Especially the antagonism and friction that burned hot between Kinsey and O'Neill that came through quite clearly with that quip directed to the absent former team leader.

"Jack O'Neill could not be here today, but those candid words hurriedly scratched down in a mission report ten years ago were prescient. Membership in the Aschen Confederation guarantees the security, the health, and the future of every human being on God's Earth."

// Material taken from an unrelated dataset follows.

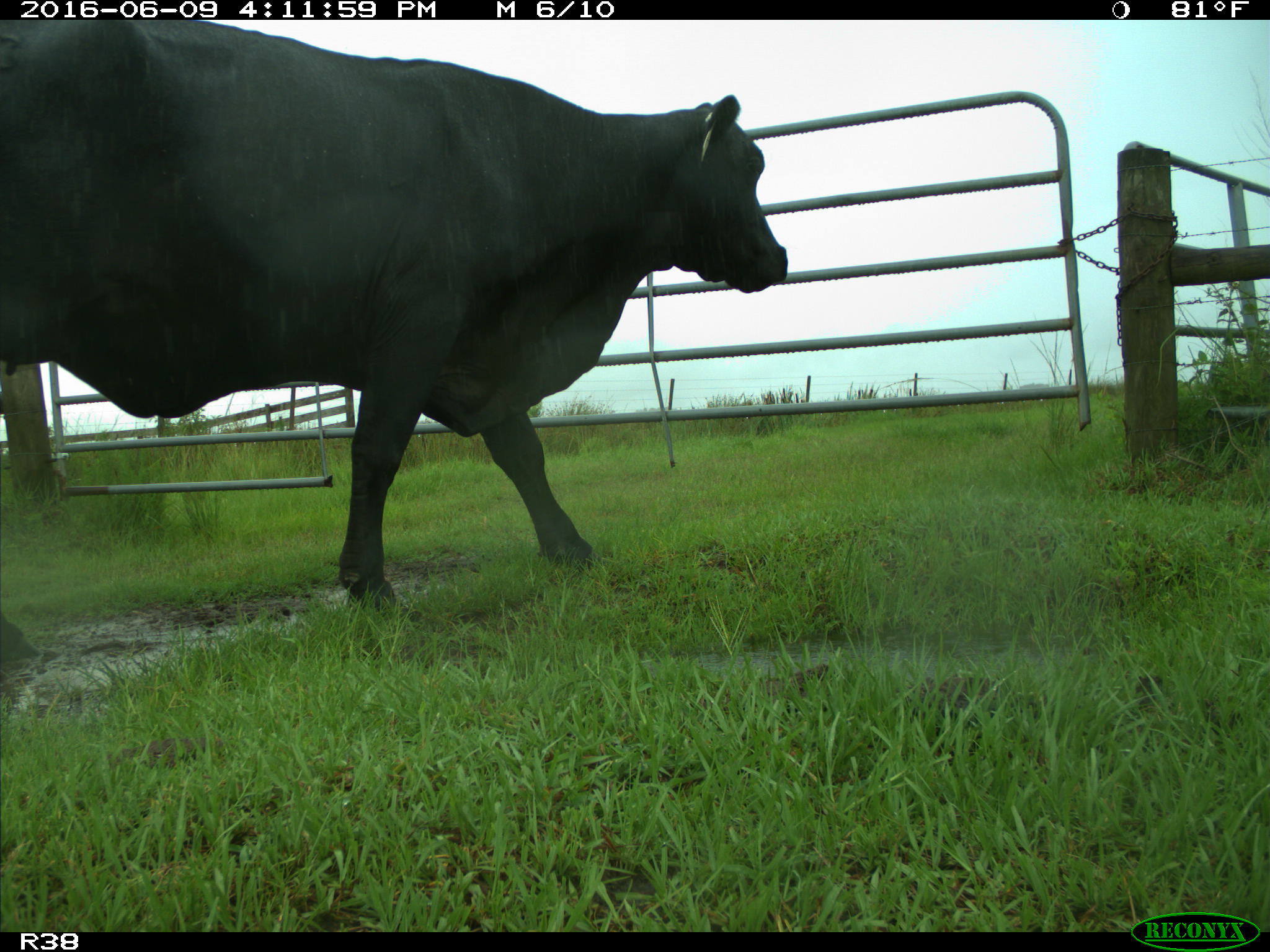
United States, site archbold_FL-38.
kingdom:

As Kinsey concluded his speech, Janet watched the awardees mount the steps leading to the stargate and bow their heads forward to receive the anniversary medals that recognised their team's contribution to the alliance and the key role they had played in the Stargate program before it had become public.

The remaining SG-1 team members turned around and faced the crowd to stand proudly at attention. As they did so, the soldiers in uniform lining the steps raised their arms to fire the salute. Janet grew misty eyed as she looked at the ceremonial robed individuals standing before the stargate. So incongruous exposed in the glass-domed structure that now housed the alien device.

Ten years since the Alliance and the end of the Goa'uld threat to the world. Ten years since Colonel O'Neill had spoken out against the Aschen and when receiving no support for his loudly voiced suspicions, had walked from their lives. But it was not the fact that the colonel did not stand as an awardee that had her eyes misting.

It was the fact that only two stood and were honoured on this day.

Ten years had passed since the disappearance of Samantha Carter. A disappearance that had rocked the world and led to a massive planetary search and then an intergalactic one. Every search had been futile and in the end as the years passed, Samantha Carter's disappearance had become an unsolved mystery.